What is an Inflation-Linked Savings Bond (I Bond)
Inflation-linked savings bonds (I-bonds) are U.S. government-issued debt securities similar to regular savings bonds. They are notably different from Treasury Inflation Protected Securities (TIPS), although, like TIPS, the amount of interest paid adjusts based on the rate of inflation.
Unlike TIPS, inflation-linked savings bonds, also known as Series-I bonds are very low-risk investments typically sold to retail investors. Like traditional savings bonds, they are made available directly from the U.S. Treasury.
Like all savings bonds, Series-I bonds do not trade on a secondary market.
BREAKING DOWN Inflation-Linked Savings Bond (I Bond)
Inflation-linked savings bonds (I-bonds) are issued and backed by the U.S. government and have no default risk. The bonds sell for face value and pay the stated rate on the bond at maturity, typically 30 years after the date of purchase. I-bonds must be held for at least five years, otherwise a redemption penalty applies.
Not only do I- bonds not trade, they cannot be transferred. That is, they need to be redeemed by either the original purchaser, or that person's estate.

++++++++++

ACTIONS TO TAKE:
- 1) Can you rewrite the stretch of the passage on I bonds from "Unlike TIPS, inflation-linked" through "DOWN Inflation-Linked Savings Bond (I Bond)", substituting "I-bonds" for "Series-I bonds"?
- 2) Can you continue the passage on I bonds from the point where it stops?
These lines come from a separate source.

(Lines from a dataset)
++++++++++

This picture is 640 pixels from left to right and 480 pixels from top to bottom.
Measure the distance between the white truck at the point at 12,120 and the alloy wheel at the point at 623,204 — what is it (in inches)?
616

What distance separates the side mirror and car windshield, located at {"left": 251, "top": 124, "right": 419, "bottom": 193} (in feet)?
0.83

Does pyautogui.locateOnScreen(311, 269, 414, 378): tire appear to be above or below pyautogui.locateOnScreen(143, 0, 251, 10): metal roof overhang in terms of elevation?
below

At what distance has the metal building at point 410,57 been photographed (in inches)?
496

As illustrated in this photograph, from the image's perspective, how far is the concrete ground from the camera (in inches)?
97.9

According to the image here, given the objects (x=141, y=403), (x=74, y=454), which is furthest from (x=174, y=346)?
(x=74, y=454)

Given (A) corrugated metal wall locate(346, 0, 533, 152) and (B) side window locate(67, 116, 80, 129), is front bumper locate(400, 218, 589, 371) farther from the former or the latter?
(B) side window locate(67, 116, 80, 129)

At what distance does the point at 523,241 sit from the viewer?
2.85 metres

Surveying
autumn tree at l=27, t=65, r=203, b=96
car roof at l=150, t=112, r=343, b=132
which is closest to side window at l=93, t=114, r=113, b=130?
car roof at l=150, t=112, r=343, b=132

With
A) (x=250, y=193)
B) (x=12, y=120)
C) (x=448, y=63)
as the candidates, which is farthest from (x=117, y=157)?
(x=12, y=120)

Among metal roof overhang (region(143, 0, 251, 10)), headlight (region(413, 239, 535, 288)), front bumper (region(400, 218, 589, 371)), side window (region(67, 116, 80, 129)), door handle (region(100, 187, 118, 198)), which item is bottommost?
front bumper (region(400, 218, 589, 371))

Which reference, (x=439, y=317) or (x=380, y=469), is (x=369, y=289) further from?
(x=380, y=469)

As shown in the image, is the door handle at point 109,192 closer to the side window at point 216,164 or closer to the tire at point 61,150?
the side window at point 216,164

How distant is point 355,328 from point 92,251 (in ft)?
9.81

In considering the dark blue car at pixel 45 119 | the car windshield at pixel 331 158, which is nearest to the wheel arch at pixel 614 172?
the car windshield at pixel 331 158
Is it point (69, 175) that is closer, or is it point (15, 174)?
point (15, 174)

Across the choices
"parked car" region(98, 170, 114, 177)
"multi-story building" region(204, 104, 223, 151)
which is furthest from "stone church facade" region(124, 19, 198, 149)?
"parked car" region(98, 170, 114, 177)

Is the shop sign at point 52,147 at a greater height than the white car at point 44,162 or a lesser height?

++++++++++

YOUR WRITTEN ANSWERS:
- 1)
Unlike TIPS, inflation-linked savings bonds, also known as I-bonds are very low-risk investments typically sold to retail investors. Like traditional savings bonds, they are made available directly from the U.S. Treasury.
Like all savings bonds, I-bonds do not trade on a secondary market.
BREAKING DOWN Inflation-Linked Savings Bond (I Bond)

- 2)
Because they have such a low default risk, series-I bonds typically pay very low rates of interest, relative to most other securities. However, like most municipal bonds, they are exempt from income tax. Interest on most other fixed-income securities is taxable.
How I-Bonds Adjust For Inflation
Inflation-linked savings bonds are tied to the movements of the consumer price index - CPI, a longtime measure of inflation issued by the U.S. Bureau of Labor Statistics - BLS. It measures the price change of a basket of consumer goods over time, including food, consumer staples, medical care and transportation. It differs from so-called PCE inflation, which is the preferred inflation figure of the U.S. Federal Reserve. The PCE number tends to report a sightly lower inflation figure relative to CPI. The CPI figures ae released monthly, and the BLS tracks the results of CPI over time.
Advantages of Inflation-Linked Savings Bonds
Adjusting for inflation can result in higher returns for Series-I bonds over a 30-year period, relative to regular savings bonds. However, it's worth noting that Series I bonds do not work like TIPS, which actually pay more or less interest based on the movements of CPI. Rather, the fixed rate of interest paid on Series-I bonds is adjusted regularly, based on CPI inflation.
Series I-bonds also cannot lose value due to deflation or negative interest rates.